Un gamin tout nu court sur la plage.
Tout nu, tout blanc, quatre ou cinq ans. Heureux.
Il n’a pas de slip mais il tient une pelle.
Sa mère et sa grand-mère le suivent d’un pas tranquille.
Où va-t-il ? Vers la construction d’un château éphémère ou d’une barrière contre la mer.
Il est décidé. Un bâtisseur, un seigneur, un guerrier, tout nu.
Une telle rencontre est devenue rare.
Petite, j’étais nue sur la plage. Pas besoin de maillot de bain ni de couches spéciales baignade avec des poissons clowns dessinés dessus. Un film super 8 me montre, nue blanche et potelée, faisant mes premiers pas sur une plage identique à celle là.
Je n’ose pas mettre mon fils tout nu sur la plage.
Malgré sa peau dorée de cacahuète grillée, son corps nu au soleil s’imprime dans mon esprit barré en gras et en capitales de la mention : CANCER DE LA PEAU.
Je lui laisse, sous son body de tous les jours, une couche qui sera bientôt pleine de sable et pleine de flotte. Je tartine ensuite tout ce qui dépasse de crème qui colle protection 50+ résistante à l’eau. Pour lui point de petites fesses au soleil ni de petit zizi qui s’agite au vent.
Pour les enfants environnants non plus.
Tout autour de nous sur le sable se dressent, petits champignons de couleurs vives, des tentes de plage. Dans chaque tente s’abrite un enfant. Ils me font penser à ses plantes du jardin de mes parents qui me fascinaient dans mon enfance, petites boules orangées enfermées chacune dans une coque de verdure qui rougissait puis devenait dentelle en fanant et en séchant : des amours en cage.

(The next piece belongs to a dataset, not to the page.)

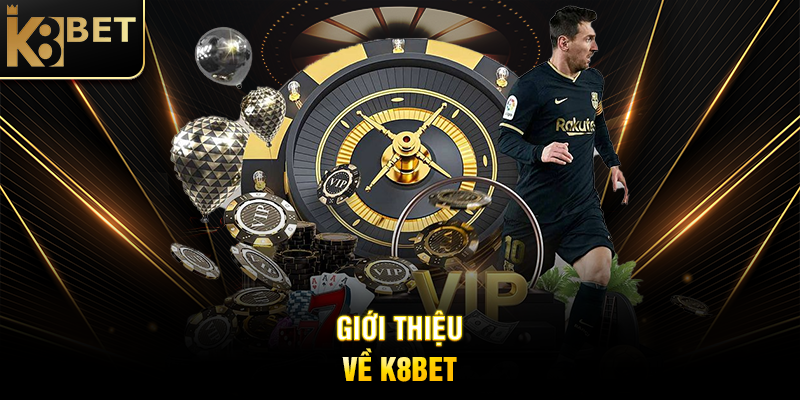 Giới Thiệu Về K8BET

Les enfants qui se risquent dehors semblent porter la tente à même la peau : des combinaisons bleues jaunes ou vertes avec des jambes, des manches et de longues fermetures éclair. Un chapeau sur la tête, des lunettes noires. Ces lutins colorés, reconnaissables aux seuls bariolages de leurs combinaisons s’agitent, actionnant pelles et seaux. Une multitude de nains au boulot.
Trop inquiétée par les UV, je suis incapable d’accorder à mon fils de deux ans la liberté de montrer ses fesses. Rebutée par l’idée d’un consumérisme et d’une mode excessive, je n’ai pas non plus accepté de lui acheter un scaphandre coloré.
Dans cet entre-deux sans courage, mon gosse en couche pendante et body crasseux, est le clodo de la plage.
Sans chapeau, hilare, les boucles emmêlées, le visage couvert de sable collé et de restes de chocolat du goûter, il passe, curieux, d’un groupe d’enfants à un autre, cherchant des regards derrière les lunettes et dans l’ombre des casquettes. Il observe les parents qui observent à leur tour cet incongru Charlot des mers.